While the professionals used their decades of investment knowledge and traditional stock-picking methods, the cat selected stocks by throwing his favorite toy mouse on a grid of numbers allocated to different companies.

By the end of the third quarter, it looked like the professionals were coming out on top, with a profit of £497, compared with a profit of just £292 in Orlando’s portfolio. But then Orlando leaped ahead to end the year at £5,542.60, compared with the professionals’ £5,176.60.

The students finished last, but had an excellent final quarter when the stock price of one of the property companies they’d invested in increased by 17.4%.

Martin Hutchinson, the Global Investing Strategist at Money Morning, explains why cats are not just as good as or better than humans at picking stocks, they’re way ahead of dogs.  Dogs, he says, have completely the wrong approach to life to ever be successful investors.

Dogs are herd animals, rushing madly in the same direction as the rest of the pack. Thus it was no surprise when it was recorded that there were many dogs making share applications in the Facebook IPO.

Dogs are also trusting, a hopeless personality trait for success on Wall Street.

Cats on the other hand are by nature contrarian, objecting strongly if other animals intrude into their chosen investment sector. Their inquisitiveness helps them find values in obscure corners of the market.

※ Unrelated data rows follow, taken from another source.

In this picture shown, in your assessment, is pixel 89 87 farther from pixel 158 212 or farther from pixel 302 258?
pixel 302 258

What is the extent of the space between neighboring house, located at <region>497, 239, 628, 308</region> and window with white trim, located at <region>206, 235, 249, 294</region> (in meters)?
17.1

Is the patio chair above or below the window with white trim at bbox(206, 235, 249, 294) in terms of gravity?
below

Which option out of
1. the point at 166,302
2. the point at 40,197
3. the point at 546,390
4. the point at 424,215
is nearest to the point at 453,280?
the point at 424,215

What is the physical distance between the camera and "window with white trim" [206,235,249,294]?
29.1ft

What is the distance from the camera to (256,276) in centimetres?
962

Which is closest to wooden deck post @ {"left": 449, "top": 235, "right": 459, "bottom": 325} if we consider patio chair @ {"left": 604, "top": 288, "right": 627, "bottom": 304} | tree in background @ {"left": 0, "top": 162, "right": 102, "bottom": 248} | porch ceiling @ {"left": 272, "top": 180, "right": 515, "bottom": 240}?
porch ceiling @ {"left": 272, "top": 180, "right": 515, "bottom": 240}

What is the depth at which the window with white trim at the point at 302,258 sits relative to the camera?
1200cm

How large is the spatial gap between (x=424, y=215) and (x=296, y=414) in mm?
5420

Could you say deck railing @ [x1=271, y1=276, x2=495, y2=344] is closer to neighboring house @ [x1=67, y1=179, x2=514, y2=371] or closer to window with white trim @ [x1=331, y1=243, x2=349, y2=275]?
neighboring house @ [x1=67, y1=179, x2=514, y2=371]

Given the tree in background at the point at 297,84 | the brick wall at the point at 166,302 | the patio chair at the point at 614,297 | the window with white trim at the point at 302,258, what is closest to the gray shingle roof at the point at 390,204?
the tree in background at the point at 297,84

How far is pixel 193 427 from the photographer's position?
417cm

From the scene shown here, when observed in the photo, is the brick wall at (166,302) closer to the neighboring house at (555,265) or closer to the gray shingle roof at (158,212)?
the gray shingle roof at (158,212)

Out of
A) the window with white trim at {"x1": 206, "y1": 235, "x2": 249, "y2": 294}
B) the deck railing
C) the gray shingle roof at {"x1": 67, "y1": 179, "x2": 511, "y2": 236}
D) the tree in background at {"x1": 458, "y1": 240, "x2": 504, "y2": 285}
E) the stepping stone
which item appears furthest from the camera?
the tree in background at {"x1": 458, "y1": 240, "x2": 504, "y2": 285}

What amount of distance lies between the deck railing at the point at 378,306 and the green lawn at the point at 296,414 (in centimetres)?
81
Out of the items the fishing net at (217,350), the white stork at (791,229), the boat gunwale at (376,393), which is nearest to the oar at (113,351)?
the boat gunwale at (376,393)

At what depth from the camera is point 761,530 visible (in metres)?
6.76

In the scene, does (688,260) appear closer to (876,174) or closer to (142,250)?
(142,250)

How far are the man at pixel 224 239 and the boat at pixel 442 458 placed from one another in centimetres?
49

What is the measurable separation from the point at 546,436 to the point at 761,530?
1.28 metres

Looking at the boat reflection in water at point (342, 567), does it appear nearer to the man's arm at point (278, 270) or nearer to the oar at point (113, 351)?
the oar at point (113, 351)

And their hatred of disruption and change helps them identify long-term value propositions, avoiding fly-by night losers.

Cats are also noted for their intense focus on regular feeding. For this reason they indignantly reject stocks that don’t pay dividends. They also have no interest in companies that make large share buybacks, gorging their shareholders in good times, then come back begging for more capital in downturns.

The feline favorites are companies that have paid regular dividends for decades, ideally the “heirloom stocks” that have increased their payouts for 30, 40, or even 50 years.

Food that arrives with complete reliability and regularity for decades, the portions gradually increasing over the years, is a cats’ dream, and their investment preferences reflect this. Studies will show you that this feline selection technique has substantially outperformed the market, in bull and bear periods, for decade after decade.